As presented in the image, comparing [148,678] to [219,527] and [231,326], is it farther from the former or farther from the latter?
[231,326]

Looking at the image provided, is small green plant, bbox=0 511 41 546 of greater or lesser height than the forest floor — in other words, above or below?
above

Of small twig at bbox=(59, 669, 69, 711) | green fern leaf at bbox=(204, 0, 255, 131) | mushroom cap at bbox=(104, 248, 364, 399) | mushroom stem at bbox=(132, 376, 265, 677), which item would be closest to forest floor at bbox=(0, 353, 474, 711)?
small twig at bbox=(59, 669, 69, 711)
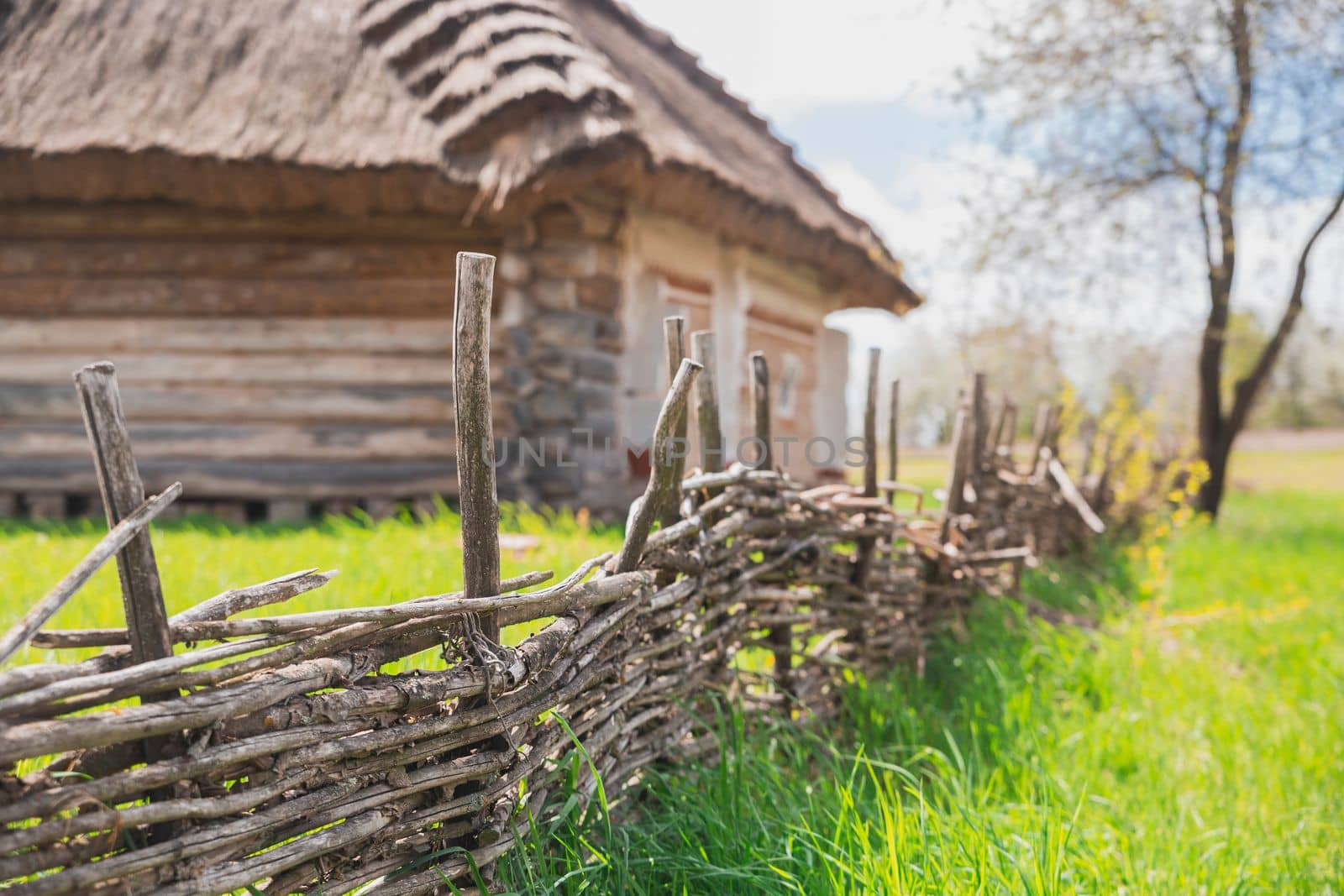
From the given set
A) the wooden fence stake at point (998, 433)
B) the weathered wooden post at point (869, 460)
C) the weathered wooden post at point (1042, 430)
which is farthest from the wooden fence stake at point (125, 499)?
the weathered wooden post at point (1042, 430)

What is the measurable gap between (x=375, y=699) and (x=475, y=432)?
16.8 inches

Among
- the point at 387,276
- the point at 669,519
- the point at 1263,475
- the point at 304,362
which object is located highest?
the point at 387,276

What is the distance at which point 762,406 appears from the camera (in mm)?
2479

* * * * * * * * *

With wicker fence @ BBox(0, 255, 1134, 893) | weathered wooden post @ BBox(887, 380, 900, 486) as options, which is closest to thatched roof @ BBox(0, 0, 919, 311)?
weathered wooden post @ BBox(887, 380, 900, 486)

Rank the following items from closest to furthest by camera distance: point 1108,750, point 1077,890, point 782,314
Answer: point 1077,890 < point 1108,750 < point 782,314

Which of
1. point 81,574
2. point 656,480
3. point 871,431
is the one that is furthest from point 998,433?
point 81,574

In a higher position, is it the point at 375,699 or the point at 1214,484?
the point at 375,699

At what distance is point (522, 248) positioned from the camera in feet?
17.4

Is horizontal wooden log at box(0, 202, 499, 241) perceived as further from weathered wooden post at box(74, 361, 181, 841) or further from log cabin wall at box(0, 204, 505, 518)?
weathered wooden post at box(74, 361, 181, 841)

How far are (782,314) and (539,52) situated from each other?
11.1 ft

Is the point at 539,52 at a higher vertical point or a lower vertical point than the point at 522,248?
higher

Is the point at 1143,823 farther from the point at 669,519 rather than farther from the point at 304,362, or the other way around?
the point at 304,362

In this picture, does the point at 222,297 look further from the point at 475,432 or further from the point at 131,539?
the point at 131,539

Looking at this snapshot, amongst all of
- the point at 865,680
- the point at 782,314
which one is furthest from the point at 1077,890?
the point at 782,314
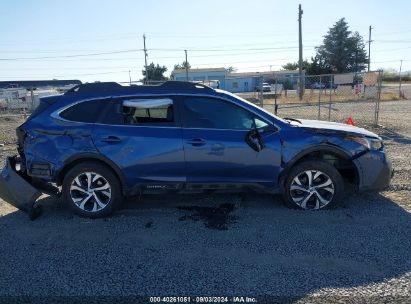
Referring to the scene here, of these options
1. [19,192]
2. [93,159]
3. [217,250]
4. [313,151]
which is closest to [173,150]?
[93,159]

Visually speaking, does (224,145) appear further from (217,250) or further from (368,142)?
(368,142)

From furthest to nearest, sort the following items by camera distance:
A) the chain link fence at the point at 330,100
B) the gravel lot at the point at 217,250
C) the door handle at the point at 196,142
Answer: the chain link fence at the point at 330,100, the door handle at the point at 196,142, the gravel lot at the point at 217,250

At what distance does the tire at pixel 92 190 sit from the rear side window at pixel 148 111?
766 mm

* * * * * * * * *

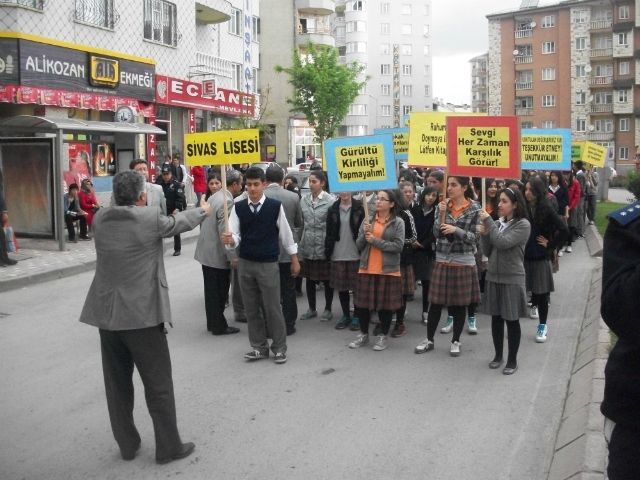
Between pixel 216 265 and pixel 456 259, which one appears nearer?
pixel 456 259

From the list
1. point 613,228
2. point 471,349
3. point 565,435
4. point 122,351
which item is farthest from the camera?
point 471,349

* * * * * * * * *

Find every line in the three blocks above that contains the word "other", and copy each one out in full.

EXERCISE RESULT -
Looking at the image provided, is small green plant, bbox=0 511 41 546 of greater or lesser height than the forest floor — in other words, above or below?
How far are (782,314) and (539,52) situated from each other?
Is the point at 1143,823 farther from the point at 669,519 rather than farther from the point at 304,362, or the other way around?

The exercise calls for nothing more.